Efstathios Charitos
2018
Aggression Identification and Multi Lingual Word Embeddings
Thiago Galery
|
Efstathios Charitos
|
Ye Tian
Proceedings of the First Workshop on Trolling, Aggression and Cyberbullying (TRAC-2018)
The system presented here took part in the 2018 Trolling, Aggression and Cyberbullying shared task (Forest and Trees team) and uses a Gated Recurrent Neural Network architecture (Cho et al., 2014) in an attempt to assess whether combining pre-trained English and Hindi fastText (Mikolov et al., 2018) word embeddings as a representation of the sequence input would improve classification performance. The motivation for this comes from the fact that the shared task data for English contained many Hindi tokens and therefore some users might be doing code-switching: the alternation between two or more languages in communication. To test this hypothesis, we also aligned Hindi and English vectors using pre-computed SVD matrices that pulls representations from different languages into a common space (Smith et al., 2017).
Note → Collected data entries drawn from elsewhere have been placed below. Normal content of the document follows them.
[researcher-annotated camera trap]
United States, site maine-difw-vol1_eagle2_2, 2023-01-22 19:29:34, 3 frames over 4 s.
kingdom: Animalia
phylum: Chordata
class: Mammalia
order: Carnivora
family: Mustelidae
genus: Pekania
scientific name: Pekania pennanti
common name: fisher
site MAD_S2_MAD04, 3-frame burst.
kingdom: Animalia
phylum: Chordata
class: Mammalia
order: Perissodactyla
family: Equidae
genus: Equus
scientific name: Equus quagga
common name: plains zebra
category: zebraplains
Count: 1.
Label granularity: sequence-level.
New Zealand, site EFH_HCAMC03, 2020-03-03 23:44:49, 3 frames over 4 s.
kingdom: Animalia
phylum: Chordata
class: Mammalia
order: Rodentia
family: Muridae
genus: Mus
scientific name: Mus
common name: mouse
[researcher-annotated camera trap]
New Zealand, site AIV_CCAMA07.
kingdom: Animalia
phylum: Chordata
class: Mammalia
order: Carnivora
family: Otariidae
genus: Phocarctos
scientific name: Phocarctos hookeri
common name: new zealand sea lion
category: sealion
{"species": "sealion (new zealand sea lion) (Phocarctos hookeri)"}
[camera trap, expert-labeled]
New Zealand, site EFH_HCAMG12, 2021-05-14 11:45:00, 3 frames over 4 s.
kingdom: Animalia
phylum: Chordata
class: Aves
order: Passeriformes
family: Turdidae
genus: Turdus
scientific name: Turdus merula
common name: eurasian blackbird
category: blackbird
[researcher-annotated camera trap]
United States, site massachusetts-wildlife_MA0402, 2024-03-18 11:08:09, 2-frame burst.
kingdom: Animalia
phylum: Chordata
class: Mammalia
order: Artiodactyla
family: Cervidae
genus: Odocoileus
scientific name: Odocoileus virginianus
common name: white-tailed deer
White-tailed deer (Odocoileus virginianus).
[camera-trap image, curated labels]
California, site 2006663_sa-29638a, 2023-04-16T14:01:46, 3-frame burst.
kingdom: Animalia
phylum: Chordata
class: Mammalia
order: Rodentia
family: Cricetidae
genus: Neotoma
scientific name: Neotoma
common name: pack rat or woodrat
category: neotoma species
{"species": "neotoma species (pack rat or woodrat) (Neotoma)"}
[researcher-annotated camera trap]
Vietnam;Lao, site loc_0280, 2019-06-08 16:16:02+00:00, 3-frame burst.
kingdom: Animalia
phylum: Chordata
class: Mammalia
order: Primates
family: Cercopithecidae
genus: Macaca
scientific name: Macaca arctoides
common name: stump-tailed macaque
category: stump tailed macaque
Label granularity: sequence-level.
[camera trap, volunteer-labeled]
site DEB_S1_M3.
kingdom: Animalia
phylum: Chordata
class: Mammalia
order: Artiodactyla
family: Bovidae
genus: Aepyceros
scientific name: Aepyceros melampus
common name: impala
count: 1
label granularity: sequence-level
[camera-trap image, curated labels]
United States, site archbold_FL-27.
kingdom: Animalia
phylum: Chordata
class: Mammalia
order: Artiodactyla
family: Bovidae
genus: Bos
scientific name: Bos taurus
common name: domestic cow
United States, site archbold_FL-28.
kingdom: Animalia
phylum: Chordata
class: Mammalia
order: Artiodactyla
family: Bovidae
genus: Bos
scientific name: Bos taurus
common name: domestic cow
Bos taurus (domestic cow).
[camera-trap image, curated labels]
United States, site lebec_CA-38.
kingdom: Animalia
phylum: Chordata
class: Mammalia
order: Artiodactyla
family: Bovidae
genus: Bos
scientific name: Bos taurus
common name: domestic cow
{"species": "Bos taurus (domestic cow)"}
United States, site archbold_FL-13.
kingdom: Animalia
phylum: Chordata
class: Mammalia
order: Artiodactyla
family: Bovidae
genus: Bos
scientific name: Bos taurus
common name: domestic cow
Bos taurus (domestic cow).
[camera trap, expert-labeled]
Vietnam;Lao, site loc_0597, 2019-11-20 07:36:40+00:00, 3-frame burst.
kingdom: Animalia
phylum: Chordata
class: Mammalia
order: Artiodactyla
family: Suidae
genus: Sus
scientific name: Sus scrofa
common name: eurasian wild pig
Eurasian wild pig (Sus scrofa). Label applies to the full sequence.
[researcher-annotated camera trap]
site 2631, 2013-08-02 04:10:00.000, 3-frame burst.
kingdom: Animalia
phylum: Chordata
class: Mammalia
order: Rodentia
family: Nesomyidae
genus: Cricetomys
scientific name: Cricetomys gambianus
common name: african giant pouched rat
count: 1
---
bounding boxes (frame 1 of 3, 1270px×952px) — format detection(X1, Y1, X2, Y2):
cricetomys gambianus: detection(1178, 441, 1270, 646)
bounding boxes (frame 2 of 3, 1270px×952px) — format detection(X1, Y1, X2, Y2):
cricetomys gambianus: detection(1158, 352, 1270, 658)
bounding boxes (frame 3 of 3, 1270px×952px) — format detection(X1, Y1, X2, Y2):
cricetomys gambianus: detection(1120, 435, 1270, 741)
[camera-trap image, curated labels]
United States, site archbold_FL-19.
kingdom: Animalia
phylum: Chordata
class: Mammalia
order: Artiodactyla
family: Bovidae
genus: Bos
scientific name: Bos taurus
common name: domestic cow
Two conditions were tested: (i) one with standard pre-trained fastText word embeddings where each Hindi word is treated as an OOV token, and (ii) another where word embeddings for Hindi and English are loaded in a common vector space, so Hindi tokens can be assigned a meaningful representation. We submitted the second (i.e., multilingual) system and obtained the scores of 0.531 weighted F1 for the EN-FB dataset and 0.438 weighted F1 for the EN-TW dataset.